• **EXERCISE BRIEF**: Can you quote the lines below exactly, starting at the line with "In comparing (228,94)" and going through the last one?

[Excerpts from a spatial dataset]
──────────

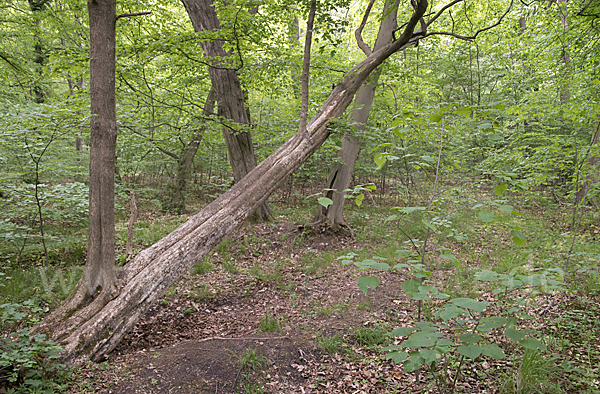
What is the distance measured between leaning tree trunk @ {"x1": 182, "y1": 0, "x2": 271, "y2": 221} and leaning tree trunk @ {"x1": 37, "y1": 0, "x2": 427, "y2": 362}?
1.48 metres

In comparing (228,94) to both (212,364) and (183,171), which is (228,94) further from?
(212,364)

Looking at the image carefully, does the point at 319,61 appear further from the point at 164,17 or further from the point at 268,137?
the point at 164,17

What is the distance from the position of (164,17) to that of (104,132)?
457cm

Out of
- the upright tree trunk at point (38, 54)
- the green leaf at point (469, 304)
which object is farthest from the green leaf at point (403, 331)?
the upright tree trunk at point (38, 54)

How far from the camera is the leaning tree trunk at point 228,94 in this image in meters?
5.55

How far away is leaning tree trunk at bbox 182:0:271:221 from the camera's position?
5555mm

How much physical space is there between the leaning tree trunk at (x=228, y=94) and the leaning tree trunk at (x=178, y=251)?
1484 mm

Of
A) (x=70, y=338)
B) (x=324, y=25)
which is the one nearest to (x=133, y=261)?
(x=70, y=338)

──────────

• **COMPLETE ANSWER**:
In comparing (228,94) to both (212,364) and (183,171), which is (228,94) further from?
(212,364)

Looking at the image carefully, does the point at 319,61 appear further from the point at 164,17 or further from the point at 268,137?
the point at 164,17

What is the distance from the position of (164,17) to that of (104,132)?
457cm

Out of
- the upright tree trunk at point (38, 54)
- the green leaf at point (469, 304)
which object is farthest from the green leaf at point (403, 331)?
the upright tree trunk at point (38, 54)

How far from the camera is the leaning tree trunk at point 228,94 in this image in meters?
5.55

How far away is leaning tree trunk at bbox 182:0:271:221 from the camera's position?
5555mm

How much physical space is there between the leaning tree trunk at (x=228, y=94) and the leaning tree trunk at (x=178, y=251)?
1484 mm

Of
A) (x=70, y=338)
B) (x=324, y=25)
which is the one nearest to (x=133, y=261)?
(x=70, y=338)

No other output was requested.